The predicted structures of SiCYS-N and SiCYS-C, and their sequence alignment with other phytocystatins. (A) The main three dimensional structure of SiCYS-N (2–88 a.a of SiCYS) and SiCYS-C (116–191 a.a. of SiCYS) shown in cartoon diagram was predicted by homology modeling using Orzyacystatin I (PDB: 1EQK) as template.
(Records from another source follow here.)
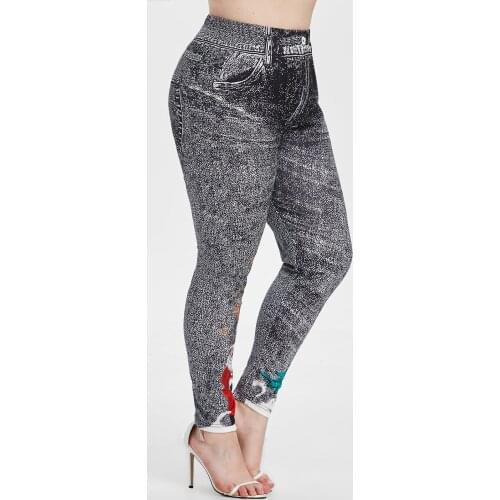 ROSE GAL Women's Pants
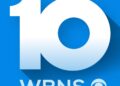 WBNS 10TV-YouTube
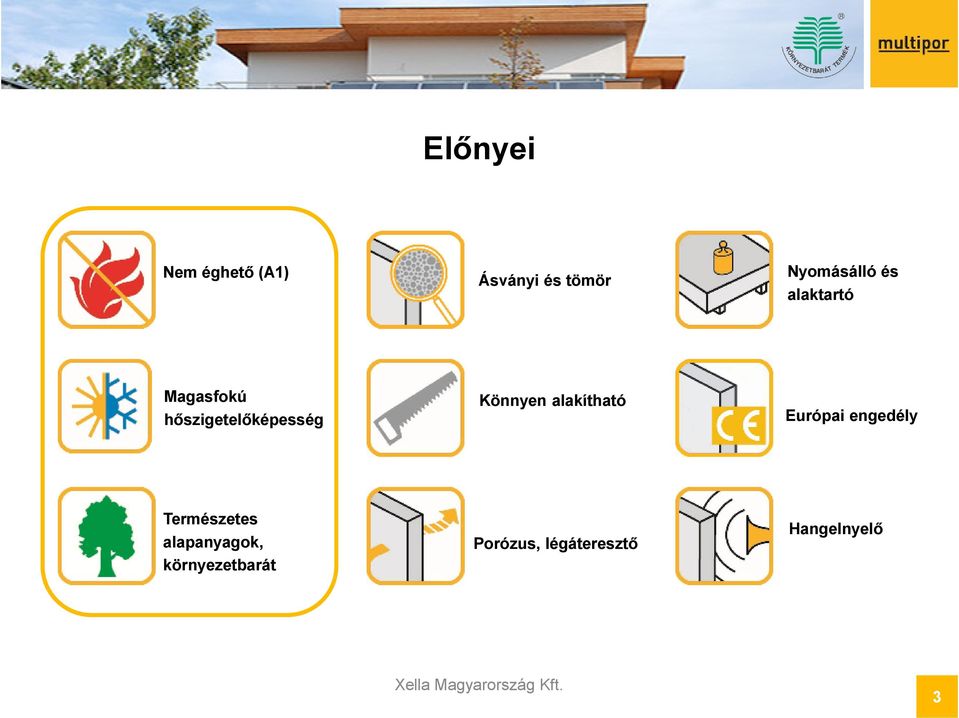 alakítható Európai engedély Természetes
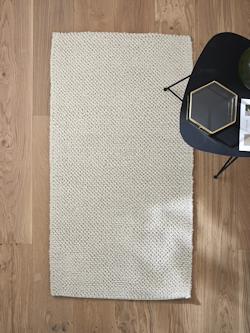 tapis-bouclette-laine-petit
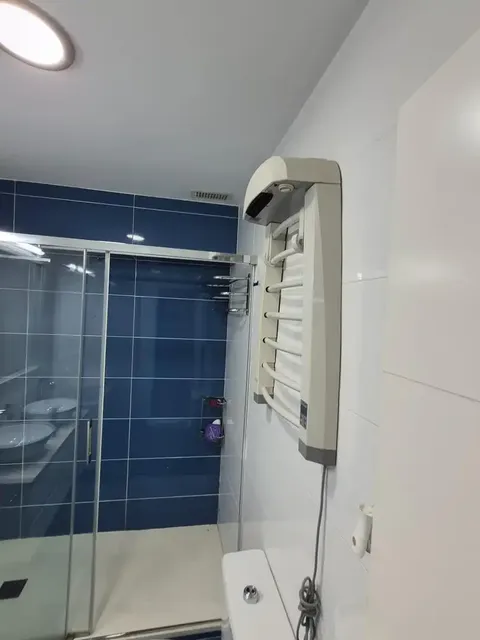 Casa de 131 m² a Bormujos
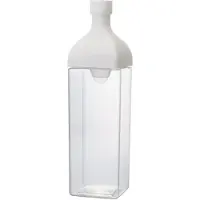 Hario Ka-Ku Flasche weiß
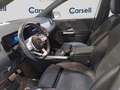 Mercedes-Benz B 250 e Blanco - thumbnail 7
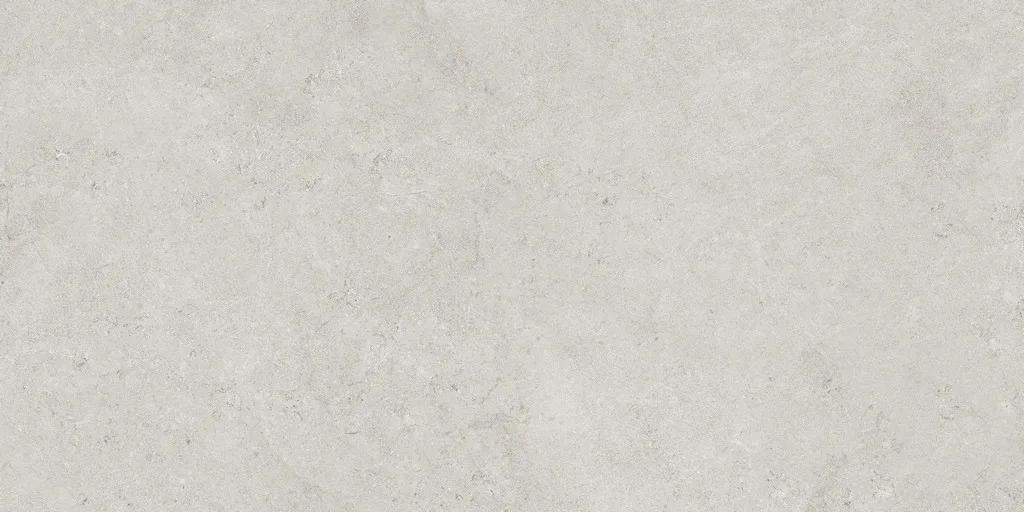 Керамогранит ENNFACE Castle Grey 600×1200 мм, серый камень с бархатистой матовой поверхностью — фото 12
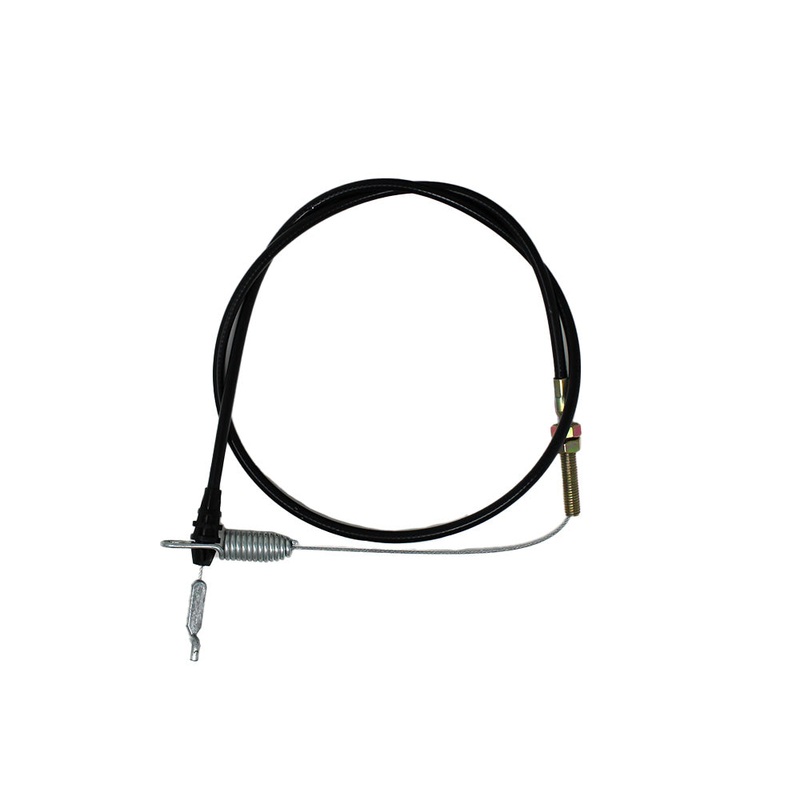 Traction Cable Fits Toro Replaces 92-6518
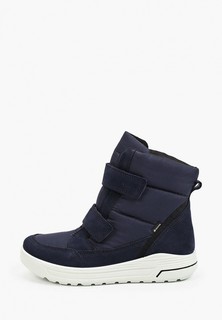 Дутики Ecco ECCO URBAN SNOWBOARDER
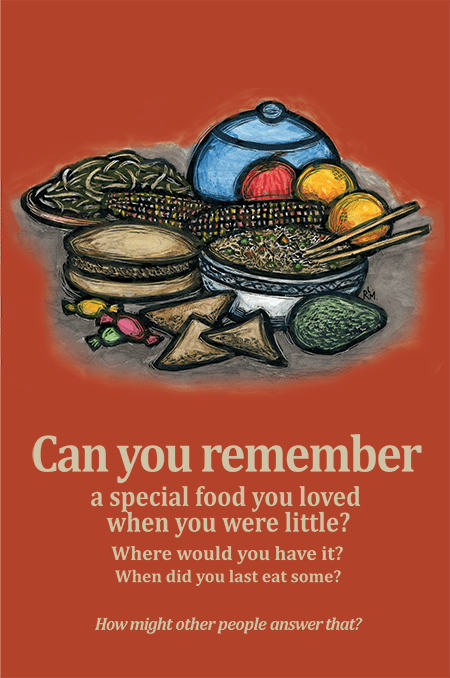 Ricardo Levins Morales Art Studio - Wholesale Poster - Curious City (Curiosity) Poster Pack of 64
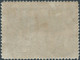 Belgium - Belgique,1897 Brussels / Brussels Exhibition POSTER STAMP. Gum - 1894 – Antwerp (Belgium)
The secondary structure elements corresponding to α-helices and β-sheets were shown in red and yellow. Three conserved motifs (G⁵, Q⁴⁶XV⁴⁸XG⁵⁰, W⁷⁷) were labeled. (B) SiCYS-N (1–88 a.a. of SiCYS) and SiCYS-C (89–199 a.a. of SiCYS) was aligned with Orzyacystatin I (term OC-I), AcCYS and CeCPI. The structures of Orzyacystatin I, AcCYS and CeCPI (2–92 a.a.) but not CeCPI (93–205 a.a.) were currently available in PDB. Amino acid residues identical at least five out of six aligned sequences were boxed in grey. Three conserved motifs were signed in red dot. A specific consensus sequence of phytocystatins, LARFAVXQHN, was marked in green upper line; while SN(S/T)L motif found in Ct extension marked in under line. The sequence corresponding to α-helice and β-sheets were signed in red and blue.